__Text block__
This network is a combination of eight sub-networks and the decision logic stage combines the outputs of the eight sub-networks and outputs the final recognition result. Each of these eight sub-networks is tuned to recognize one of seven emotions (anger, sadness, happiness, fear, surprise, disgust, and tease) and neutral emotion. The construction of each sub-network is as follows (Fig. 4).
Basically, each sub-network has the same network architecture. It is a three layered neural network with one 150 input nodes corresponding to the dimension of speech features, 20 to 30 intermediate nodes and 1 output node. The reason we have adopted this architecture is based on the consideration that the difficulties of recognizing emotions varies depending on the specific emotion. Thus, it is easier to prepare a specific neural network for each emotion and tune each network depending on the characteristics of each emotion to be recognized. This basic consideration was confirmed by carrying out preliminary recognition experiments. Although negative emotions such as anger or sadness are rather easy to recognize, positive emotions such as happiness are difficult to recognize. Thus, the detailed architecture of the networks, such as the number of inter-mediate nodes, differs depending on the specific emotion.
As it is necessary to combine the outputs of these eight sub-networks and decide the total output of the emotion recognition stage, a final decision logic is prepared. The details of the decision logic will be described later.

__Dataset excerpt__
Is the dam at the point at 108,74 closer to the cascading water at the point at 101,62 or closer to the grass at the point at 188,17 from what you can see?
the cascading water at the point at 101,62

__The tasks__
• a. Transcribe the passage on the emotion-recognition network, starting with "As it is necessary" and going on through "be described later.".
• b. According to the passage on the emotion-recognition network, how many intermediate nodes does each sub-network have?

__Responses to the tasks__
• a.
As it is necessary to combine the outputs of these eight sub-networks and decide the total output of the emotion recognition stage, a final decision logic is prepared. The details of the decision logic will be described later.

• b. 20 to 30 intermediate nodes.